▶ _PROBLEM DETAILS_:
All the lines below should appear again unchanged, though their pictures should not.

▶ _GIVEN DATA_:
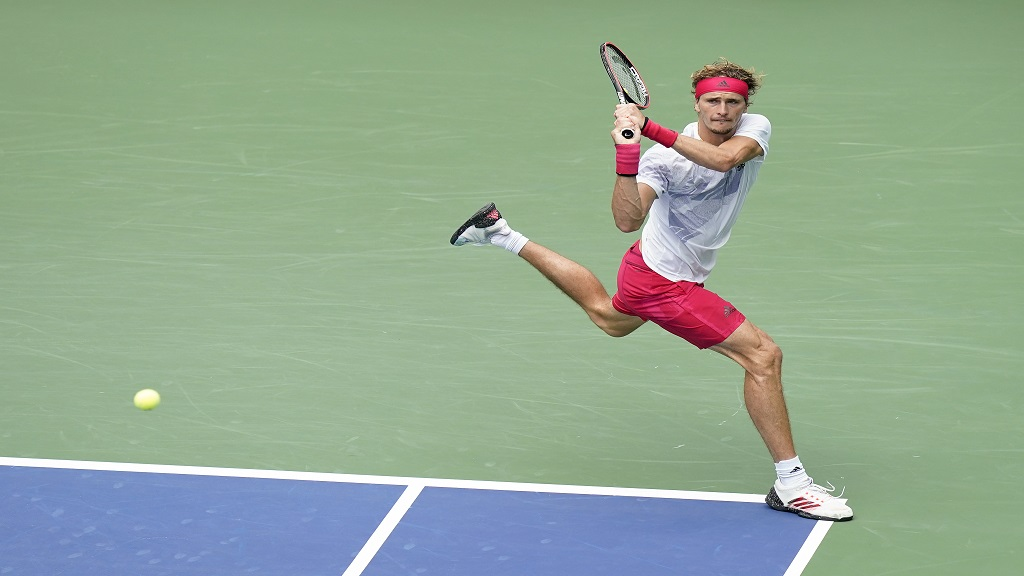 Alexander Zverev, of Germany, returns a shot to Brandon Nakashima, of the United States, during the second round of the US Open tennis championships, Wednesday, Sept. 2, 2020, in New York. (AP Photo/Seth Wenig).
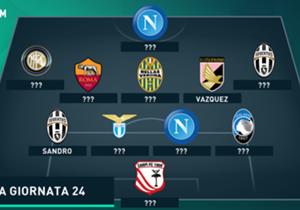 Napoli dan Juventus masih terus bersaing di posisi teratas, namun siapa yang layak dilabeli sebagai pemain terbaik pekan ini?
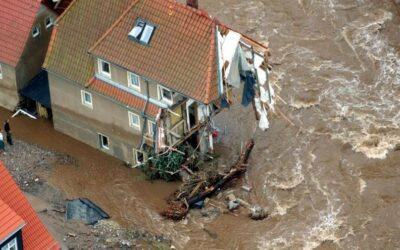Schüler:innen helfen Betroffenen des Hochwassers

▶ _SOLVED PROBLEM_:
 Alexander Zverev, of Germany, returns a shot to Brandon Nakashima, of the United States, during the second round of the US Open tennis championships, Wednesday, Sept. 2, 2020, in New York. (AP Photo/Seth Wenig).
 Napoli dan Juventus masih terus bersaing di posisi teratas, namun siapa yang layak dilabeli sebagai pemain terbaik pekan ini?
Schüler:innen helfen Betroffenen des Hochwassers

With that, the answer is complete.